Brano proposto:
■ ■ ■ ■ ■ ■ ■
Nel pomeriggio di venerdì 22 marzo, l’arcivescovo Gian Franco Saba ha guidato, al termine della celebrazione eucaristica per la chiusura del settenario dell’Addolorata nella Chiesa di Sant’Antonio Abate, la tradizionale Via Crucis Cittadina. Il corteo, partito dalla chiesa di Sant’Antonio, è giunto fino a Piazza Castello sostando prima nella chiesa di Santa Caterina per ricordare, a 400 anni dalla sua morte, il gesuita padre Salvatore Pischedda che è sepolto nella prima cappella a destra dell’ingresso in chiesa.
Via Crucis, le parole dell’arcivescovo Gian Franco Saba:
<< Con questa via crucis, con la quale commemoriamo anche i martiri missionari, ci introduciamo al cammino della via della Settimana Santa. L’esperienza della Via crucis ci ricorda alcune dimensioni fondamentali della vita cristiana e della Chiesa. Anzitutto che siamo nati da Cristo, dal sangue versato da Cristo, dal suo corpo donato. Egli è il martire, il testimone per eccellenza, l’agnello immolato, Colui che ha offerto la sua vita per tutta l’umanità, per mostrare il volto dell’amore di Dio per l’umanità. Il volto della Croce, del Crocifisso, è un volto di amore. Ma quel volto porta anche la tristezza dei segni del male, del peccato del mondo, dei nostri peccati che continuano a oltraggiare il corpo di Cristo.
■ ■ ■ ■ ■ ■ ■
Esercizio A: Riporta fedelmente il tratto del brano sulla Via Crucis che va da "Nel pomeriggio di" fino a "dell’ingresso in chiesa.".

[Elenco dei dati]
■ ■ ■ ■ ■ ■ ■
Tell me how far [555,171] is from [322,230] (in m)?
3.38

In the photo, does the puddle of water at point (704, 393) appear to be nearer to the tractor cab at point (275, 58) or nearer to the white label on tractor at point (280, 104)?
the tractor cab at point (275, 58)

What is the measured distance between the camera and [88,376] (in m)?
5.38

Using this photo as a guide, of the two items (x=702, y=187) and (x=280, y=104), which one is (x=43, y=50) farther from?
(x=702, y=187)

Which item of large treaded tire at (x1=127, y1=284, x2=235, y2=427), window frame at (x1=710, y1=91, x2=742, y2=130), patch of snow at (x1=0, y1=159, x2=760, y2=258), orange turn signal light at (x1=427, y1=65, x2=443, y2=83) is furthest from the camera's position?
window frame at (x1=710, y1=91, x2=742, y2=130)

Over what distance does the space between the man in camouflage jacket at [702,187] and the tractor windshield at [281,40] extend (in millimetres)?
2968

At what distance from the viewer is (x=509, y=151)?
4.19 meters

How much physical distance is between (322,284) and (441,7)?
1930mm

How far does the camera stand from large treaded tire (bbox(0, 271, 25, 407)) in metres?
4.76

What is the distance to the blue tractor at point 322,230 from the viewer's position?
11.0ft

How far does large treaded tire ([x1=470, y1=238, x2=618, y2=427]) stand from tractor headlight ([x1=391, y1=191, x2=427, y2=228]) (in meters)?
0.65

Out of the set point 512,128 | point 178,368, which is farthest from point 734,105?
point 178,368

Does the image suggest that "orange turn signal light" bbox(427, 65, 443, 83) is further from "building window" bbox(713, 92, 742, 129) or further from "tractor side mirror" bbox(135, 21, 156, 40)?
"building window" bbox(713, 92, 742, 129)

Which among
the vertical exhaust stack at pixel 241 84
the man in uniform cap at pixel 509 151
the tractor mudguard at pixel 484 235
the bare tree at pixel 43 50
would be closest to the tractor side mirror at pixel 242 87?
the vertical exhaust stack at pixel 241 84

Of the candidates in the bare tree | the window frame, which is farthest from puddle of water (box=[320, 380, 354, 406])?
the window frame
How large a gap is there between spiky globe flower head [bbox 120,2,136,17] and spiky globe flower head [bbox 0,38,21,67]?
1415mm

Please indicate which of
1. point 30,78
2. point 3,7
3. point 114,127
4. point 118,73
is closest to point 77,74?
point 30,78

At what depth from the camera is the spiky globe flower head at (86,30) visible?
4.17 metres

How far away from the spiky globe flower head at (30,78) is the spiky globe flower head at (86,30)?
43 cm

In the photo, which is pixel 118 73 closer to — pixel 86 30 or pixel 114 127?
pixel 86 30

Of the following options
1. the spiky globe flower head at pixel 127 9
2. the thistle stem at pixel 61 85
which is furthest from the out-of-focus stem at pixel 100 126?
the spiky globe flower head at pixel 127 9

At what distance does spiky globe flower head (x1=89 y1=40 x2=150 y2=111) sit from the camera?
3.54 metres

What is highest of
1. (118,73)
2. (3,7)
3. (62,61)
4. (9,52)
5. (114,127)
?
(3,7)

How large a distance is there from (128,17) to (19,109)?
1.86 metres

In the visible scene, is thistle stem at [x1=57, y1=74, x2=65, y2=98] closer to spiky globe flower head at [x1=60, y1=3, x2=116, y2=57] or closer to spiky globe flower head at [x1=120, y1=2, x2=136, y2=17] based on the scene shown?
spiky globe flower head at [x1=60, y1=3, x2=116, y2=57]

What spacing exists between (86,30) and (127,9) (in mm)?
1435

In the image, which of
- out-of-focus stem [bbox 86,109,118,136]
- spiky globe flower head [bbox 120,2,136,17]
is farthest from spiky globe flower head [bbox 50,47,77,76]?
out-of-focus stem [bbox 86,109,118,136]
■ ■ ■ ■ ■ ■ ■
Esercizio B: Per favore, riscrivi le righe dei dati che vanno da quella contenente "At what distance does" fino a quella contenente "1.86 metres", sostituendo "camera" con "viewer" e lasciando tutto il resto invariato. Riporta soltanto queste righe.

Soluzione completa A:
Nel pomeriggio di venerdì 22 marzo, l’arcivescovo Gian Franco Saba ha guidato, al termine della celebrazione eucaristica per la chiusura del settenario dell’Addolorata nella Chiesa di Sant’Antonio Abate, la tradizionale Via Crucis Cittadina. Il corteo, partito dalla chiesa di Sant’Antonio, è giunto fino a Piazza Castello sostando prima nella chiesa di Santa Caterina per ricordare, a 400 anni dalla sua morte, il gesuita padre Salvatore Pischedda che è sepolto nella prima cappella a destra dell’ingresso in chiesa.

Soluzione completa B:
At what distance does spiky globe flower head (x1=89 y1=40 x2=150 y2=111) sit from the viewer?
3.54 metres

What is highest of
1. (118,73)
2. (3,7)
3. (62,61)
4. (9,52)
5. (114,127)
?
(3,7)

How large a distance is there from (128,17) to (19,109)?
1.86 metres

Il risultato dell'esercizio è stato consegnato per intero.